February 18, 2016

Forest Supervisor, Tongass National Forest
Attn: Forest Plan Amendment
648 Mission Street
Ketchikan, AK 99901

Subject: Comments on 2016 TLMP

The Greater Ketchikan Chamber of Commerce is a diverse community-based organization comprised of over 200 members, including private sector businesses, non-profit organizations, and local governments. The Ketchikan Chamber of Commerce believes that progress is best made through unity. We bring businesses, investors, and customers together, and work towards the common goal of encouraging a sustainable economy which can preserve the socioeconomic well-being of our community, and the families who call it home.

Approximately 90% of southeast Alaska is subject to federal ownership. The majority of this land is the Tongass National Forest, which comprises 16.9 million acres of Southeast Alaska. The Tongass is endowed with a wealth of timber and mineral wealth which helped support the initial development of Alaska Territory, the development of Ketchikan and many other rural communities, and the economic case for eventual statehood.
The Ketchikan Chamber of Commerce supports management of the Tongass in a manner which sustains the economic well-being of the region. In light of the limited economic and population growth in Southeast Alaska, it is essential that additional timber, mineral, and renewable energy resources within the Tongass be developed to grow the region’s economy, and strengthen rural communities like Ketchikan. Our comments on the US Forest Service’s Draft EIS for the proposed Tongass Transition Plan Amendment, which follow below, reflect this need.

The Ketchikan Chamber of Commerce comments incorporate by reference the comments made on this Transition Plan Amendment by the Alaska Forest Association (AFA), the Alaska Miners Association (AMA), Southeast Conference, and the Resource Development Council (RDC).

Comments on the DEIS for the USFS’s Proposed Tongass Transition Plan Amendment to the Current 2008 Amended Tongass Land Management Plan (TLMP)

Management Practices in General

The Forest Service should re-delegate to the Forest Supervisor and District Rangers the authority to make permitting decisions within IRAs.
Logging roads constructed during initial timber harvest activities can be very beneficial to subsequent harvest rotations. The practice of road decommissioning is expensive, wasteful, unnecessary, and reduces ancillary community benefits such as access for tourism, hunting, fishing, hiking, wildlife viewing, subsistence activities, and more.
Timber

Generally, the Ketchikan Chamber of Commerce concurs with the comments of the AFA. In addition, the following issues are of particular concern.

The DEIS erroneously blames the closure of pulp mills on poor markets. In fact, it was the USFS’s changes to timber supply contracts which undermined the economic viability of the pulp mills, and led to their closure. Similarly, southeast Alaska’s timber industry and employment has constricted severely over the last decade due to the USFS’s inability to provide a reliable, meaningful, and consistent supply of timber.

_ _ _ _

Aim of the exercise. Extend the Ketchikan Chamber of Commerce's Tongass comment letter, starting right after its final sentence.

Source material.
_ _ _ _

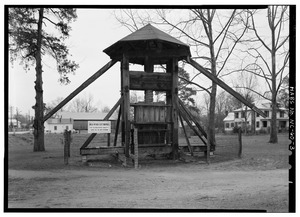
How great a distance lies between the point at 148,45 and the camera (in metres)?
11.8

_ _ _ _

Result of this task.
Southeast Alaska’s communities and businesses did not seek the transition to a young growth-based timber industry. The concept was not locally-generated in support of commonly-held community socioeconomic goals. The DEIS acknowledges that the Transition strategy originated from the Secretary of Agriculture, who imposed this concept upon the region. The DEIS fails to mention that the Transition strategy has met with significant opposition by the timber industry, the State of Alaska, the Alaska Congressional Delegation, and many communities in the region due to the fact that it has strong potential to undermine existing industry, and result in economic harm to communities, businesses, and families. The Ketchikan Chamber is concerned by the fact that the Transition seems motivated by political opportunity, rather than by economic opportunity, or commonly-held community values, goals, and objectives.
An expedited transition to a young growth-based industry is a highly speculative, risk-laden decision. There is a strong chance the transition may not be financially, economically, or technically feasible, and that it might fail. Ketchikan and other communities throughout southeast Alaska would bear the consequences of a failed experiment. The USFS is betting southeast Alaskan jobs and livelihoods upon a successful outcome. It would be far less risky for the USFS to follow-through on its existing commitment to meet demand and sustain businesses and families through a reliable, adequate supply of old growth timber. The DEIS does not analyze the potential impacts and costs to businesses and communities if the USFS’s proposed experiment fails.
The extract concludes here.